4.2 Phase 2: Task Learning

By following the argument of the foregoing Sect. 4.1, we choose the beyblade morphology that is given by the NSGA-II pareto-front of generation 300, for the second phase of learning. As explained in Sect. 3.5, the brain weights are reset to random values, and all morphologies of the beyblade robots are the same. Therefore, we can pick any beyblade morphology. To this end the morphology stays fixed and the brain weights are re-initialized and then the two objectives are learned separately, resulting in two separate brains. In Table 2 the fitness after 200 generations of learning - using the morphology of generation 300 - is compared to the fitness of the evolution-only approach, which is extended to 500 generations for a fair comparison. It can be observed that for the rotation objective the learning results in a higher fitness, whereas for the learning of the follow target objective, the single objective learning performs slightly worse than NSGA-II.
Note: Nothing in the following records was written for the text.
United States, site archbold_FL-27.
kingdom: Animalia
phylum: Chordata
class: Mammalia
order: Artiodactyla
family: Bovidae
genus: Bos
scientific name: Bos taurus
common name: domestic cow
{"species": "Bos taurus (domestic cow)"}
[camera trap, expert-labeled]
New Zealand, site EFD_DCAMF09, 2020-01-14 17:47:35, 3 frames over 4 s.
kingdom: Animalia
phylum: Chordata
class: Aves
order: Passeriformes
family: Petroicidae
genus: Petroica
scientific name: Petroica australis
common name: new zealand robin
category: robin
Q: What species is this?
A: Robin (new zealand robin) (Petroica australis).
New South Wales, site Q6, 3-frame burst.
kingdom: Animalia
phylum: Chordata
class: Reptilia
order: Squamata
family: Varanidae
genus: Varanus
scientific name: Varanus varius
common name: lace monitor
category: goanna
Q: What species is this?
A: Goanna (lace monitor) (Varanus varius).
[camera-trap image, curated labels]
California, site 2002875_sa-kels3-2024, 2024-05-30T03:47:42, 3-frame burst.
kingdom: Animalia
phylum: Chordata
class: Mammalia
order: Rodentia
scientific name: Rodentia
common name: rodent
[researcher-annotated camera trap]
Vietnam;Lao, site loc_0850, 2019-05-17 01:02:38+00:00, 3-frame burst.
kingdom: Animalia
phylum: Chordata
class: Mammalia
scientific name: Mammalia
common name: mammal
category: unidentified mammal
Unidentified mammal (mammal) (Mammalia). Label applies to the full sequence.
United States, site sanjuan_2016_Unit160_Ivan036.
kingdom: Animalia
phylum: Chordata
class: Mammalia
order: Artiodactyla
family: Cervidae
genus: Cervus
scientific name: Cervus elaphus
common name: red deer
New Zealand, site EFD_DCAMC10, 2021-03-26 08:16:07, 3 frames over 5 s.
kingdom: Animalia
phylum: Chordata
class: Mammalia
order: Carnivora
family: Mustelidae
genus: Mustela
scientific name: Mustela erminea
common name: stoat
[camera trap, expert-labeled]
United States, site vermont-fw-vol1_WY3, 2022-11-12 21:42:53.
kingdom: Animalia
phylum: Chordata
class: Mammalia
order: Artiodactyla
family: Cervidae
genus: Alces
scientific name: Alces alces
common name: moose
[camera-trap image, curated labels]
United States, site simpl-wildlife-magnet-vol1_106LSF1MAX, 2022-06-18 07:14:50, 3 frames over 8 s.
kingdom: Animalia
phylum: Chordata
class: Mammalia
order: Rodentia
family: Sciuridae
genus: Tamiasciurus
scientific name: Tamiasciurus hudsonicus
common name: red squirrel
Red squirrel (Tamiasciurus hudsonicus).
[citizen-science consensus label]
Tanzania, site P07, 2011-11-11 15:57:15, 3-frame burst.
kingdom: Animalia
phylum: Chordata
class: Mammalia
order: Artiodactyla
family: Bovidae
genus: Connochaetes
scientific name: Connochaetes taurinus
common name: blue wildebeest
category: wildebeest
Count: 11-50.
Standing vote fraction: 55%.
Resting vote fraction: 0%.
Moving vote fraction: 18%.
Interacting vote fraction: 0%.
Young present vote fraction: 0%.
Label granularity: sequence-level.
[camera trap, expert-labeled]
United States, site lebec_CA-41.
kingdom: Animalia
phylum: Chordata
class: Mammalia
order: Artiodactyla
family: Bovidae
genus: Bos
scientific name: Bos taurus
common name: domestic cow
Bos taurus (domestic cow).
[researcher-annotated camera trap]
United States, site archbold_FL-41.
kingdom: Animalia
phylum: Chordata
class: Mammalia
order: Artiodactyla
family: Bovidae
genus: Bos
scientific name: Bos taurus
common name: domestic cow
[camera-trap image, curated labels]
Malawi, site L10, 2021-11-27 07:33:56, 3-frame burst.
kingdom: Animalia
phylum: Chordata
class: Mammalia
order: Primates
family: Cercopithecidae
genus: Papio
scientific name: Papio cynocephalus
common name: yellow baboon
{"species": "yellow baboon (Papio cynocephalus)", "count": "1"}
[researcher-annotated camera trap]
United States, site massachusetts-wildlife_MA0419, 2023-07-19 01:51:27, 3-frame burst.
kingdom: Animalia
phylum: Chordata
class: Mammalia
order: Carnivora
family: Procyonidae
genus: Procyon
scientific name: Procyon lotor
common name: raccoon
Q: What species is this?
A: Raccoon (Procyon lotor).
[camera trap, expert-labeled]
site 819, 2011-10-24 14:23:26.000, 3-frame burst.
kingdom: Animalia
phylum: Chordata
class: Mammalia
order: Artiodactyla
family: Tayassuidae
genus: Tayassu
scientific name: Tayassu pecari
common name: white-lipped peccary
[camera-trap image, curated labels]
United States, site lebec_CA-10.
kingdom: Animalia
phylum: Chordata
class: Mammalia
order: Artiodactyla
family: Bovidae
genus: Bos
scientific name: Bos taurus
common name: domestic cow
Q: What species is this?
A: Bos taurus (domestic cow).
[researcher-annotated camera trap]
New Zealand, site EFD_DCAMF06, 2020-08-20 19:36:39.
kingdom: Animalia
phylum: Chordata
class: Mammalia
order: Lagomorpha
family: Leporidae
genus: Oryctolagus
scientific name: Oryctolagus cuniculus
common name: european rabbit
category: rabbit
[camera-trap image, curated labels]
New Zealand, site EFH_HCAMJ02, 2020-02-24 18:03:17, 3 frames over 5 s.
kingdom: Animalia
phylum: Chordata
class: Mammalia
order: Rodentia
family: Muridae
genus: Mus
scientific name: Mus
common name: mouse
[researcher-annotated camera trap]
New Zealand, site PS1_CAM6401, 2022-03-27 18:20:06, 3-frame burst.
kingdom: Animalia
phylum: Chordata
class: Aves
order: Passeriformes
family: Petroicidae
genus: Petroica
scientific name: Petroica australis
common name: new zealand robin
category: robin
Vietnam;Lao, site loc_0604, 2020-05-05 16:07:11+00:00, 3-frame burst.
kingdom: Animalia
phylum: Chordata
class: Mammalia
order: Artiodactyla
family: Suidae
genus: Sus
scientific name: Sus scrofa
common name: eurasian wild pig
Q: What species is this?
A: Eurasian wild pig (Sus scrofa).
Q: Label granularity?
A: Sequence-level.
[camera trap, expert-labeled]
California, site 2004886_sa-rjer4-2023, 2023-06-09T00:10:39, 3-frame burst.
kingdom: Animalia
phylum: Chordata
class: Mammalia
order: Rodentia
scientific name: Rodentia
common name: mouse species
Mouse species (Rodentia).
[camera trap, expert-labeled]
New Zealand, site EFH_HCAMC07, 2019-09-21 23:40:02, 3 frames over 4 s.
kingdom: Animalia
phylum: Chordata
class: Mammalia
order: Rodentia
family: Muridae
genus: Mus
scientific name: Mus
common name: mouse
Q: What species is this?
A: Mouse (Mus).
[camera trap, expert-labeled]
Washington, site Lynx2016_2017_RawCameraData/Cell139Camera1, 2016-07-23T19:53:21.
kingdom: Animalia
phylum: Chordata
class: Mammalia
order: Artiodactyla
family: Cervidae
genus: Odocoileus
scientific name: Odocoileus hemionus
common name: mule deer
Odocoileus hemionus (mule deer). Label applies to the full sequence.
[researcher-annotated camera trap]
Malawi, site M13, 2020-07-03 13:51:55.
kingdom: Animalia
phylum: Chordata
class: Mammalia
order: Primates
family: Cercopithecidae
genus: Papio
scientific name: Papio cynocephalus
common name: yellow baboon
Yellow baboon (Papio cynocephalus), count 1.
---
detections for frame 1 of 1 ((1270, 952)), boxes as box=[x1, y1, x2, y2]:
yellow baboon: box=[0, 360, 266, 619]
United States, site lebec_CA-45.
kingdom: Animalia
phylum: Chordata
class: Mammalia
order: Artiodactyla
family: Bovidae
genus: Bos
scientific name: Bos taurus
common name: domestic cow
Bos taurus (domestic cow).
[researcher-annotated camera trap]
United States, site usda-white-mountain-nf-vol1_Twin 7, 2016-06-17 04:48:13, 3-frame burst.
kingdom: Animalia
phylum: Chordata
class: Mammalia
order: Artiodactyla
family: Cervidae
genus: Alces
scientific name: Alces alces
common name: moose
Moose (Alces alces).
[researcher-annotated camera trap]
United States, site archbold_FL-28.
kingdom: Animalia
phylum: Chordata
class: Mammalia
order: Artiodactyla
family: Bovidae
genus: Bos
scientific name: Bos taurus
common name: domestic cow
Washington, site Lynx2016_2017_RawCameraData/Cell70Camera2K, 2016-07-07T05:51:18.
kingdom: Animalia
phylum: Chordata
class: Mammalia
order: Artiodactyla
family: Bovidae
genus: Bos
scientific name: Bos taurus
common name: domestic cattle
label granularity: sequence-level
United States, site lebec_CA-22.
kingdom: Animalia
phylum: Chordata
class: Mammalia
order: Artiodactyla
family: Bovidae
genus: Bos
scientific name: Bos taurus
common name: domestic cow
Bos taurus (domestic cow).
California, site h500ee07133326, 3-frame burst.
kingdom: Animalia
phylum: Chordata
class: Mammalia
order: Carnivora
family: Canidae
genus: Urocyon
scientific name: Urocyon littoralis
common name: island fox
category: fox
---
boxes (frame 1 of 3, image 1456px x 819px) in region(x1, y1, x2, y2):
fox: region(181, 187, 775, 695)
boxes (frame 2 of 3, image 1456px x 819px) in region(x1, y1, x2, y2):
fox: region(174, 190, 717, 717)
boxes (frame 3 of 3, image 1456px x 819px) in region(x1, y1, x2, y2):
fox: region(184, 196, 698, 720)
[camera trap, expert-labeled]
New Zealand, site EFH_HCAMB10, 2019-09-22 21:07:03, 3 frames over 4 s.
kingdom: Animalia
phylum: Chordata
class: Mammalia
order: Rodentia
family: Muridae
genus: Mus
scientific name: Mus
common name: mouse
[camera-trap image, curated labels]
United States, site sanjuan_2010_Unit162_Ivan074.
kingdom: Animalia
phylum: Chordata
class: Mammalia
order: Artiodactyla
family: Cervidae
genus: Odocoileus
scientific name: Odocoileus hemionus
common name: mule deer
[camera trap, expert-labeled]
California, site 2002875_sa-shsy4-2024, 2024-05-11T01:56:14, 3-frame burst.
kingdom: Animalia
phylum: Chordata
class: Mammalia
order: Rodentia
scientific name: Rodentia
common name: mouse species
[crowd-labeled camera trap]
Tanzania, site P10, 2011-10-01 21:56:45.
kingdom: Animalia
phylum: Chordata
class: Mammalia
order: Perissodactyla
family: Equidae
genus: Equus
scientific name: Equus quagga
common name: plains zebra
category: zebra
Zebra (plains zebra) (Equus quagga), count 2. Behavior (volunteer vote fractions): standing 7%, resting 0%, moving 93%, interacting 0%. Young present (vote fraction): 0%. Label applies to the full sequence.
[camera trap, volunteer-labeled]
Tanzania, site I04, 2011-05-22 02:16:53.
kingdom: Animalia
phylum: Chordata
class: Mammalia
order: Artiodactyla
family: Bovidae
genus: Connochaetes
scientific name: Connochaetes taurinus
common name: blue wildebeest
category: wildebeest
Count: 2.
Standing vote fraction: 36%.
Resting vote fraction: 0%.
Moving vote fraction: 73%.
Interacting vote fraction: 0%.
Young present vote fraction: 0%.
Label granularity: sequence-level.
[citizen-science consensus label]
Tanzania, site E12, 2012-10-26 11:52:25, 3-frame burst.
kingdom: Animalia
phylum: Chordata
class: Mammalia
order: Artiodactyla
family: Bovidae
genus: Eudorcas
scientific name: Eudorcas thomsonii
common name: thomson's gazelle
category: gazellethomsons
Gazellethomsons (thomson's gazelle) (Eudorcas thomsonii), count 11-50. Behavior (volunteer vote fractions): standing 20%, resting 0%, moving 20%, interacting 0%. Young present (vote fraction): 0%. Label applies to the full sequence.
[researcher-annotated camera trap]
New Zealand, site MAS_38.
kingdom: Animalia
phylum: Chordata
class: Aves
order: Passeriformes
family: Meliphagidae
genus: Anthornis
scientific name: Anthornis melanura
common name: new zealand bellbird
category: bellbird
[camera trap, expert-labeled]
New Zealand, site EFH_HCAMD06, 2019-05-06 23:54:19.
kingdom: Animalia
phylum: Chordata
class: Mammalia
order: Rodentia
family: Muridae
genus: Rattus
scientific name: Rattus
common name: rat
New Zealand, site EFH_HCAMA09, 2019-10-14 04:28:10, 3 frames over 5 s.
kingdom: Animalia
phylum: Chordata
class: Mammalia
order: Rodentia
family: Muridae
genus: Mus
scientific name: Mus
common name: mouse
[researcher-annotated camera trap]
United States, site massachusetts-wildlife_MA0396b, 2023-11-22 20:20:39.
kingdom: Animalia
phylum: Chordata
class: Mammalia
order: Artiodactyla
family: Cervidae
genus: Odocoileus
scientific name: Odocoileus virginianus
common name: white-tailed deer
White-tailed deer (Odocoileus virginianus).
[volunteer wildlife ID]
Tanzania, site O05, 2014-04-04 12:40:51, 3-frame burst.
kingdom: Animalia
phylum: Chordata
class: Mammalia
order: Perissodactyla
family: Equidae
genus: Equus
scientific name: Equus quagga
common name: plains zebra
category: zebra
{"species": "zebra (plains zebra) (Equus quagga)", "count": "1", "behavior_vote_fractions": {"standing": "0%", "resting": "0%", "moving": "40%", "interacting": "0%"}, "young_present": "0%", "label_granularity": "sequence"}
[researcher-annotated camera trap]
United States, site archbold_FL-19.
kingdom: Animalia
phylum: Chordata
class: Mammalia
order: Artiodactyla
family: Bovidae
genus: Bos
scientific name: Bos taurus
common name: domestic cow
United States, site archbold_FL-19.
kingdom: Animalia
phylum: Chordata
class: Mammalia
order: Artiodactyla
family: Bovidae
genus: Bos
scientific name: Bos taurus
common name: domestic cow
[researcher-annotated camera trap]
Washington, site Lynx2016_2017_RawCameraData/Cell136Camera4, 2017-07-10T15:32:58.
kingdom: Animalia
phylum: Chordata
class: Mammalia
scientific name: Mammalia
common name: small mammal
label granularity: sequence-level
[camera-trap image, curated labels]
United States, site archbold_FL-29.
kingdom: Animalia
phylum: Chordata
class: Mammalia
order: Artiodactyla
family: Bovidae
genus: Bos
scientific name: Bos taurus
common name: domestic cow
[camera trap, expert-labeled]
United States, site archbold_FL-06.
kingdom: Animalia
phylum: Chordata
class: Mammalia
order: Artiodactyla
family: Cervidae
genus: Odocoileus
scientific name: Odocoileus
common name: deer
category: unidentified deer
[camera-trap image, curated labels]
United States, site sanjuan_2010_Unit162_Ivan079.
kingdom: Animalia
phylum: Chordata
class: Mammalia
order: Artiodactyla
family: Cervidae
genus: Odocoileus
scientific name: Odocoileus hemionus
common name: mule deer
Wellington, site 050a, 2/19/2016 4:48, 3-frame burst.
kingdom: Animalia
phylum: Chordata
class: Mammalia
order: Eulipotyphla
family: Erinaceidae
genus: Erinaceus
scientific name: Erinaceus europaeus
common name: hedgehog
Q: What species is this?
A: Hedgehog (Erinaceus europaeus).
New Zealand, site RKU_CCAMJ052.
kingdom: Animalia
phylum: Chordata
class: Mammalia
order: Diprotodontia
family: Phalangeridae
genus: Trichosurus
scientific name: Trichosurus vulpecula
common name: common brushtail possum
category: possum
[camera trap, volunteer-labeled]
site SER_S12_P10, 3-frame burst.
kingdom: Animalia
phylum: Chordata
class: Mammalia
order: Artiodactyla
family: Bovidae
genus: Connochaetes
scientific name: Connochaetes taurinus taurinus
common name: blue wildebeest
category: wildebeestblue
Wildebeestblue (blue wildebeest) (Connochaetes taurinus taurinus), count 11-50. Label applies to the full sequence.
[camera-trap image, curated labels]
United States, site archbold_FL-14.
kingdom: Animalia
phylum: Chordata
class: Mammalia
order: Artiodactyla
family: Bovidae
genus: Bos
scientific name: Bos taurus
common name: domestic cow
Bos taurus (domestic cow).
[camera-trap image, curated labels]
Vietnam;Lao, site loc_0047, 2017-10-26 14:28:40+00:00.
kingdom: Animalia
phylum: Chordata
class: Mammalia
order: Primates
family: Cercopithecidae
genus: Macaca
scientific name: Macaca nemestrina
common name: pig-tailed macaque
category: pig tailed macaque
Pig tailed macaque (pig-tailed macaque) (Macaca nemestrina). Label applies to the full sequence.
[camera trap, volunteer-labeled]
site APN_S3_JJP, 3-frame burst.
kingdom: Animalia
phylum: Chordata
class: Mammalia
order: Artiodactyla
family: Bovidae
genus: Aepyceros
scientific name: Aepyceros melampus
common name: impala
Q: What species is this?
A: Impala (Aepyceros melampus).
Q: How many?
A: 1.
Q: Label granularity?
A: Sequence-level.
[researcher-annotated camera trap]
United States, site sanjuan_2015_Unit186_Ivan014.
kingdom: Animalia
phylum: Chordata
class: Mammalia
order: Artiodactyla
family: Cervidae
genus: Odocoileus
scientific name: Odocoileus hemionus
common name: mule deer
Table 2. Phase 1 results versus phase 2 results. The results of the learning only approach with NSGA-II (phase 1) after 500 generations versus the separate learning of each behaviour for 200 generations (phase 2, after 300 generations of NSGA-II) averaged over 30 runs. It can be seen, that for rotation the learning leads to a higher overall fitness function while for the follow line objective, the NSGA-II approach performs better. The rotation performance is given in radians and the follow line performance in meters.

4.3 Combining the Tasks

To achieve a more complex search-and-chase behavior we now use the controller to switch back and forth between the two learned sets of CPG-weights. We showcase this by using the beyblade morphology of phase 1, together with the two best-learned brains of phase 2. These two brains are used in the controller of the robot (Fig. 3). Figure 8 shows the trajectory of 30 runs for the robot, as well as the average trajectory. There is one target and its position is at coordinates (0,5). We estimate the performance of the robot by using the Mean Absolute Error (MAE) of its trajectory versus the optimal (shortest) trajectory. The MAE is calculated as \(\text {MAE} = \frac{1}{N} \sum _{i=1}^N |Robot_i - Ideal_i|,\) with N being the number of data points that are sampled, and Robot and Ideal being the coordinates of the robot and the optimal trajectory at time-step i. Compared to the optimal trajectory, the green dotted line, the average trajectory has an MAE of 0.6, with a standard deviation of 1.3. While none of the individual runs is able to transition to the target with an optimal, or close to optimal, trajectory all of them do reach the target. It seems that the robot keeps correcting itself when it is not going in the right direction, and once the target is reached it stays there.

Fig. 8.
figure 8

Trajectories in meters of 30 runs of the resulting beyblade morphology with the learned controller. The trajectories are of a single beyblade robot, with its best-learned rotation and follow target brains, starting at coordinates (0,0). The dark blue line is the average trajectory of the 30 runs and the other blue lines are the individual runs. The left Figure is in a two target environment and the right Figure is in a one target environment. (Color figure online)

Fig. 9.
figure 9

Mean Absolute Error distribution of the 30 trajectories

Fig. 10.
figure 10

Length of trajectory distribution of the 30 trajectories

Figure 8b shows the trajectory of 30 runs for two targets, target 1 is at coordinates (0,3) and target 2 is at coordinates (3,0). The robot will first search for the first target and move towards it. Once the first target is reached, it will search for the second target and move towards it. Compared to the ideal trajectory the average trajectory has an MAE of 0.9, and the standard deviation of the trajectories is 1.2. The trajectories again do not seem optimal, but in 27 cases the robot reached both targets. Overshooting the target does not seem to be a big problem and since more distance is traveled between the starting point and the first target, the plain average over the trajectories does not reach the target.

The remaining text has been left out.